By Jay Marshall Wolman 

There has been significant commentary in the blogosphere about a recent order out of Oregon allegedly imposing a gag order on a bakery that expressed an aversion to same sex weddings. I’ll leave the First Amendment analysis to Ken White at Popehat and Eugene Volokh as linked above. 

I’m a little more concerned with the order’s analysis of the discrimination claim itself. The Labor Commissioner did not undertake the traditional McDonnell Douglas test for discrimination. Now, this might not be an Oregon requirement, but there was no real analytical framework. This is usually important in determining if the acts were discriminatory. 

This case involved statements by the owners expressing an aversion to making cakes for same sex weddings. Let’s assume the easier case: an express policy against catering such weddings.  Is that unlawful? Why?

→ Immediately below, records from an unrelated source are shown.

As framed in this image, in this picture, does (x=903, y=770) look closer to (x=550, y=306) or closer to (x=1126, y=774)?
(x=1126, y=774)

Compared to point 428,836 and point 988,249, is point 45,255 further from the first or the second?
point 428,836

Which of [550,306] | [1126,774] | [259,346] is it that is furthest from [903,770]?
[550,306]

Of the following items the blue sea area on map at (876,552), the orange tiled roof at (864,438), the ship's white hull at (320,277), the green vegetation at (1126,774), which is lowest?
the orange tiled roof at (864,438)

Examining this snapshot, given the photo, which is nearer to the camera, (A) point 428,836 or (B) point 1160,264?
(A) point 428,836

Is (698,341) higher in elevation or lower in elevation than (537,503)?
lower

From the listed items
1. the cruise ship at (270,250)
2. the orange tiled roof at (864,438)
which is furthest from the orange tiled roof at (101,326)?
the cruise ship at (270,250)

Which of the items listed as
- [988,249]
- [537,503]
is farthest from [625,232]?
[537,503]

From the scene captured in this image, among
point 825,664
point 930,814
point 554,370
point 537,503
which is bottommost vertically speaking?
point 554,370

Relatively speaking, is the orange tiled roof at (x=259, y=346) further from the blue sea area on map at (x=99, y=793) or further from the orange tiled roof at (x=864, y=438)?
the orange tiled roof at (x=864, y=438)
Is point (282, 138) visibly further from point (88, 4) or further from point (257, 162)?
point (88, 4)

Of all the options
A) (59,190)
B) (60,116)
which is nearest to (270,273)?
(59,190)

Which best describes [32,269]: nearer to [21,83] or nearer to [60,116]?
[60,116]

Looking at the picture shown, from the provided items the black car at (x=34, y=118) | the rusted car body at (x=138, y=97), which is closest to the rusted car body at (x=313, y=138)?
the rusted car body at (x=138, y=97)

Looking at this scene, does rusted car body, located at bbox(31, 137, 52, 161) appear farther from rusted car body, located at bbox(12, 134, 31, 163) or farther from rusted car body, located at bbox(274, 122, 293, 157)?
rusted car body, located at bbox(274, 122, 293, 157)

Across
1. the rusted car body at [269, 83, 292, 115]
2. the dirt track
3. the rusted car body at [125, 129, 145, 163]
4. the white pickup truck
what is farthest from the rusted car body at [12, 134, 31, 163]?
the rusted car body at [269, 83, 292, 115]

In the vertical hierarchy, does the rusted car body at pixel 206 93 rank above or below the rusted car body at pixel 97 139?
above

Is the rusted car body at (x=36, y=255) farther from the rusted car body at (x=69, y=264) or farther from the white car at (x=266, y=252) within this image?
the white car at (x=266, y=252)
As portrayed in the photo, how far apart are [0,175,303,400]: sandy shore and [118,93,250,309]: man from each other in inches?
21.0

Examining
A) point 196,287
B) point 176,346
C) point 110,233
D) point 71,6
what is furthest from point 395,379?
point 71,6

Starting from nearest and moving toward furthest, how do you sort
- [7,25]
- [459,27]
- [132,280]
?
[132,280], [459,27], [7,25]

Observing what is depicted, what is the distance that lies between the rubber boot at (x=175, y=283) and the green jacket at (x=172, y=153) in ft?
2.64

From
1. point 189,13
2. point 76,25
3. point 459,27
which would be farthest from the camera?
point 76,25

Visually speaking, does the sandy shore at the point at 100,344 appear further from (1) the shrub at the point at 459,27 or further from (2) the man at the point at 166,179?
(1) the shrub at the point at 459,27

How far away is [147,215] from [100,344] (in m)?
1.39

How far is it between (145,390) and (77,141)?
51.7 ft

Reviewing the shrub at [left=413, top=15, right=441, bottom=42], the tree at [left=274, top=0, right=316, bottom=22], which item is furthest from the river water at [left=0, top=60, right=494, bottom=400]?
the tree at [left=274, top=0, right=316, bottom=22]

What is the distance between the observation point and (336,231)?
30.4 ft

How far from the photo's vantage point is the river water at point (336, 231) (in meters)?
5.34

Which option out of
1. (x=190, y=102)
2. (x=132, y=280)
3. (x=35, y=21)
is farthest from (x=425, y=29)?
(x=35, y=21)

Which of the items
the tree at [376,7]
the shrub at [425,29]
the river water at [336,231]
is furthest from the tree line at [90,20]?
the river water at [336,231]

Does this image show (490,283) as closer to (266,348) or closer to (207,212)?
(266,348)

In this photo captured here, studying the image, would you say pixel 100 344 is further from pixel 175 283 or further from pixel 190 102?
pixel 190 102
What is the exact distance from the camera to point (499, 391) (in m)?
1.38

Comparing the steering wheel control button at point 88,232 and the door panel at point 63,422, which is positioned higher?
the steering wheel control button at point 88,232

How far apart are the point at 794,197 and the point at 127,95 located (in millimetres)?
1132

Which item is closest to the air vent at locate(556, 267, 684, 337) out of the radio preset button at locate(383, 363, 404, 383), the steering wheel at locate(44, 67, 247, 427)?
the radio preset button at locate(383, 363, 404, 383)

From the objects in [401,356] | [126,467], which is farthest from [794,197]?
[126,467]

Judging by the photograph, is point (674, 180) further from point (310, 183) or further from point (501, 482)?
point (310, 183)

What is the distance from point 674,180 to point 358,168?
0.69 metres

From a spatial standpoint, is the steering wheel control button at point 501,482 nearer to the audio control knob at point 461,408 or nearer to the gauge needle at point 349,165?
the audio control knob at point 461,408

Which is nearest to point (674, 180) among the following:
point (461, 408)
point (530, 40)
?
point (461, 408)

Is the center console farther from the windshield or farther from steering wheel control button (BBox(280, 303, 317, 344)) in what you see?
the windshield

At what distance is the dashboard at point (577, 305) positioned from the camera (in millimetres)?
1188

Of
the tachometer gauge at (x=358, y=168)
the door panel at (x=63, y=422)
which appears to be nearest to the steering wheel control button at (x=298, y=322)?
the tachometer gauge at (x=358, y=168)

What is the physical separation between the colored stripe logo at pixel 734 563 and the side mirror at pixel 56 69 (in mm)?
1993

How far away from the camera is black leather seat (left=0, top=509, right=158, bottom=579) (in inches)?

The statute prohibits announcing you will deny services “on account of …sexual orientation “.  ORS 659A.409. Technically, and it is unclear anyone argued this, no one is denied service on account of their orientation. Rather, the customers are denied service for the nature of the wedding. In most weddings, parents pay for the cake. This bakery would likely sell a cake to gay parents for their straight son’s wedding and refuse to sell to straight parents for their gay son’s wedding. No paying customers are denied on the basis of their orientation. The statute doesn’t address associational discrimination. Disparate treatment discrimination is not implicated and thus the bakery policy announcement of discrimination against same sex weddings, but not necessarily gay customers, would seem to be lawful. [Arguably, the conduct/person analysis of Elane Photography could suggest that it constitutes disparate treatment, but I believe that the conduct/person distinction is more suited to disparate impact analysis. The New Mexico Supreme Court in that case conflated Constitutional Equal Protection analysis with the statutory interpretation frameworks of disparate treatment and impact.]

The policy clearly has a disparate impact; there’s bound to be a spate of older gay couples now paying for their own weddings. However, the Commissioner did not address disparate impact theory, which may or may not be available under Oregon public accommodation law.  Thus, it may be the right outcome but for the wrong reasons.